Optimal Cell Load and Throughput in Green Small Cell Networks with Generalized Cell Association

Abstract: This paper thoroughly explored the fundamental interactions between cell association, cell load and throughput in a green (energy-efficient) small cell network in which all base stations form a homogeneous Poisson point process (PPP) of intensity $\lambda_B$ and all users form another independent PPP of intensity $\lambda_U$. Cell voidness, usually disregarded due to rarity in cellular network modeling, is first theoretically analyzed under generalized (channel-aware) cell association (GCA).
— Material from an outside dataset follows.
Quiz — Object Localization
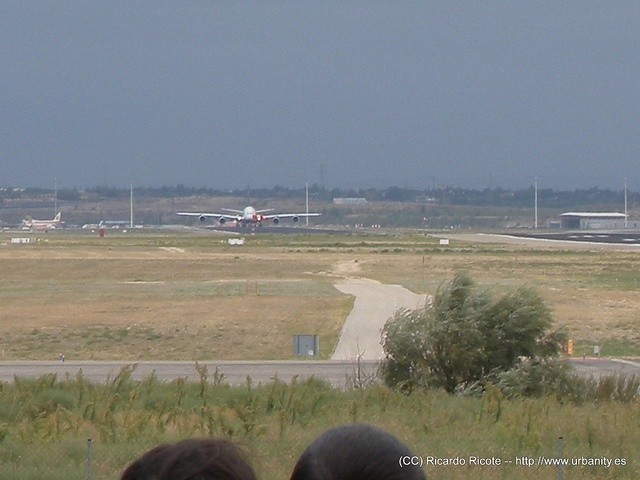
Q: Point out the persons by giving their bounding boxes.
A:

We showed that the void cell probability cannot be neglected any more since it is bounded above by $\exp(-\lambda_U/\lambda_B)$ that is typically not small in a small cell network. The accurate expression of the void cell probability for GCA was characterized and it was used to derive the average cell and user throughputs. We learned that cell association and cell load $\lambda_U/\lambda_B$ significantly affect these two throughputs. According to the average cell and user throughputs, the green cell and user throughputs are defined respectively to reflect whether the energy of a base station is efficiently used to transmit information or not. In order to achieve satisfactory throughput with certain level of greenness, cell load should be properly determined. We presented the theoretical solutions of the optimal cell loads that maximize the green cell and user throughputs, respectively, and verified their correctness by simulation.